In total, eight patients across both cohorts that had recurring recordings with a heart rate lower than 40 b.p.m. or over 140 b.p.m. had a telephone consultation with a physician.
Overall diagnostic performance
Algorithmic classification of the PPG recordings in the external validation cohort, excluding AFL recordings, diagnosed AF (sensitivity) in 99.7% [95% confidence interval (CI): 99.5–99.8%], and SR (specificity) in 99.7% (95% CI: 99.6–99.8%) of the recordings compared with manually interpreted ECG recordings, with an overall accuracy of 99.7% (95% CI: 99.6–99.8%) (Figure 4). Positive predictive value and NPV were 99.2% (95% CI: 98.9–99.4%) and 99.9% (95% CI: 99.8–99.9%), respectively. F1-score was 99.4% (95% CI: 99.2–99.6%) and the area under the ROC curve (AUROC) was 0.999.
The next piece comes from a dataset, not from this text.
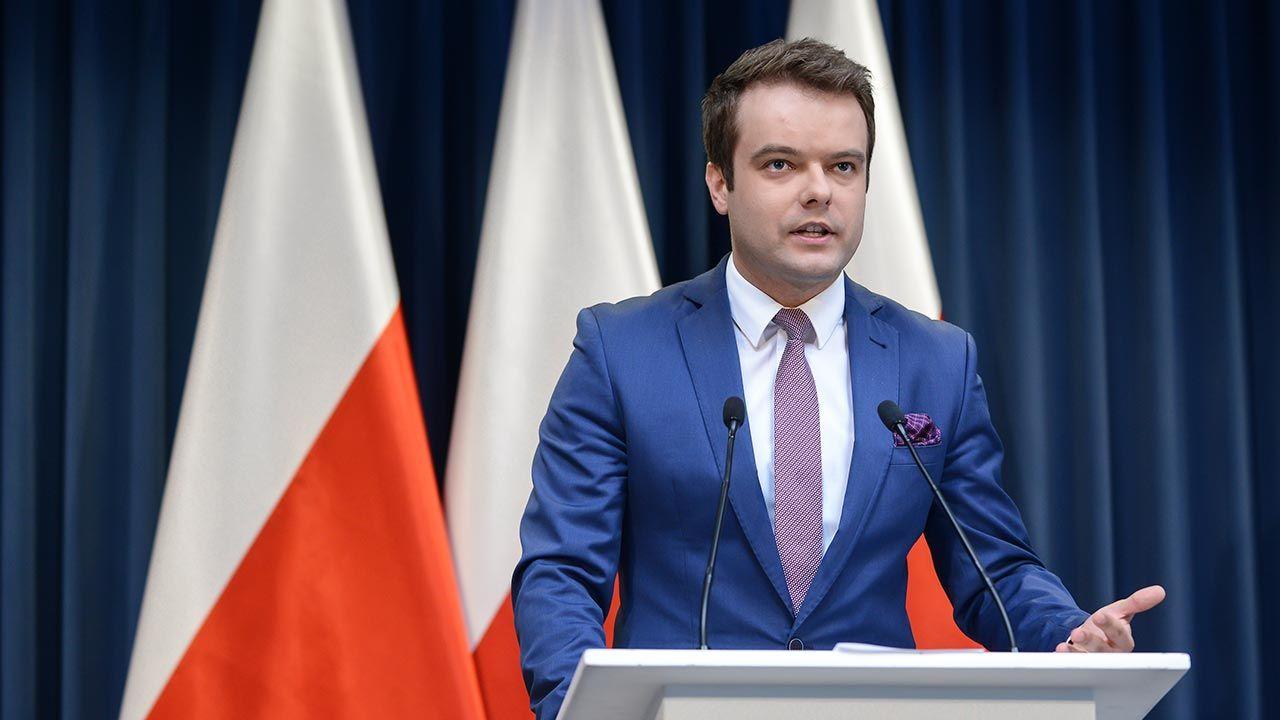 Rafał Bochenek o inicjatywie Trójmorza (fot. PAP/Jakub Kamiński)
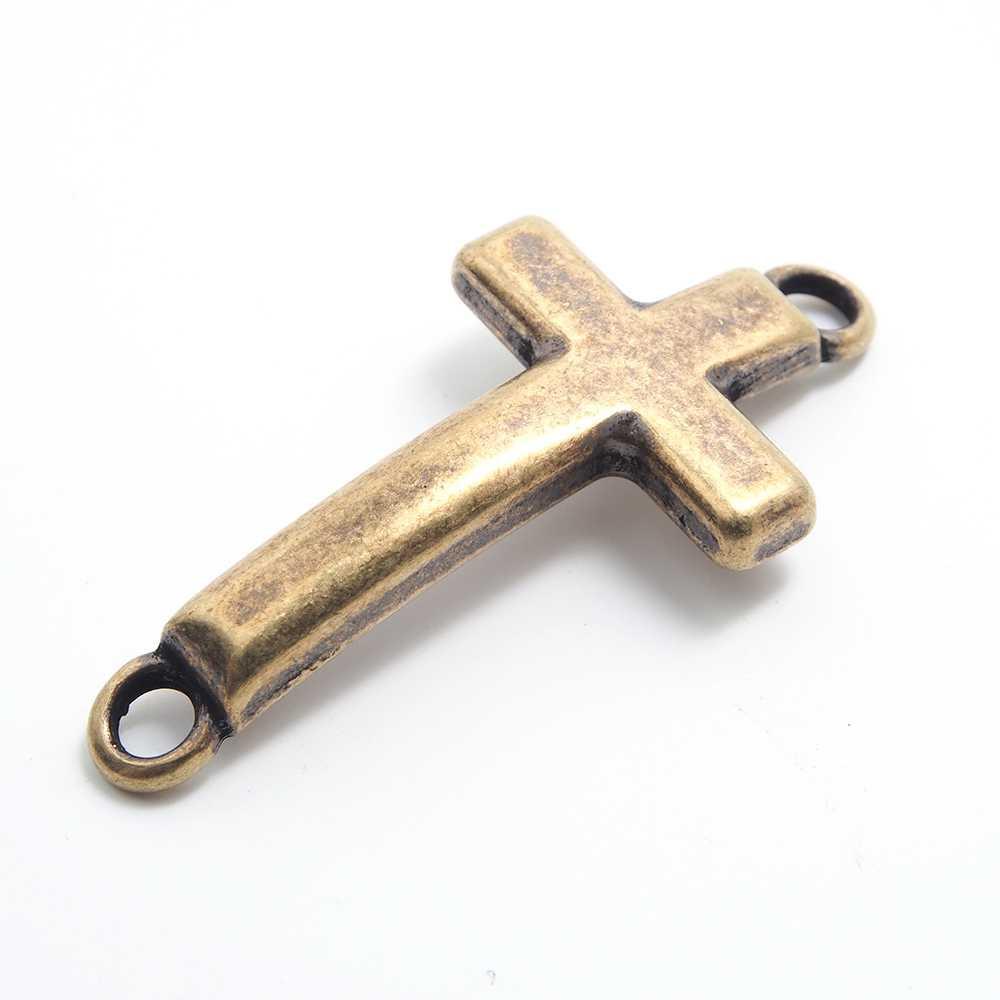Cruz curva grande dos anillas. Bañada en oro envejecido.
Overall diagnostic performance. This figure shows the diagnostic performance of the automatic machine learning algorithm that classifies the heart rhythm from smartphone-PPG recordings made with CORAI Heart Monitor compared with manual Reading of the simultaneous single-lead ECG recordings with KardiaMobile, with AFL recordings excluded (left) and with AFL recordings included (right). Example recordings of FP and FN classification outputs are available in Supplementary material online, Figure S7. AF, atrial fibrillation; AFL, atrial flutter; ECG, electrocardiogram; FN, false negatives; FP, false positives; ML, machine learning; PPG, photoplethysmogram; SR, sinus rhythm.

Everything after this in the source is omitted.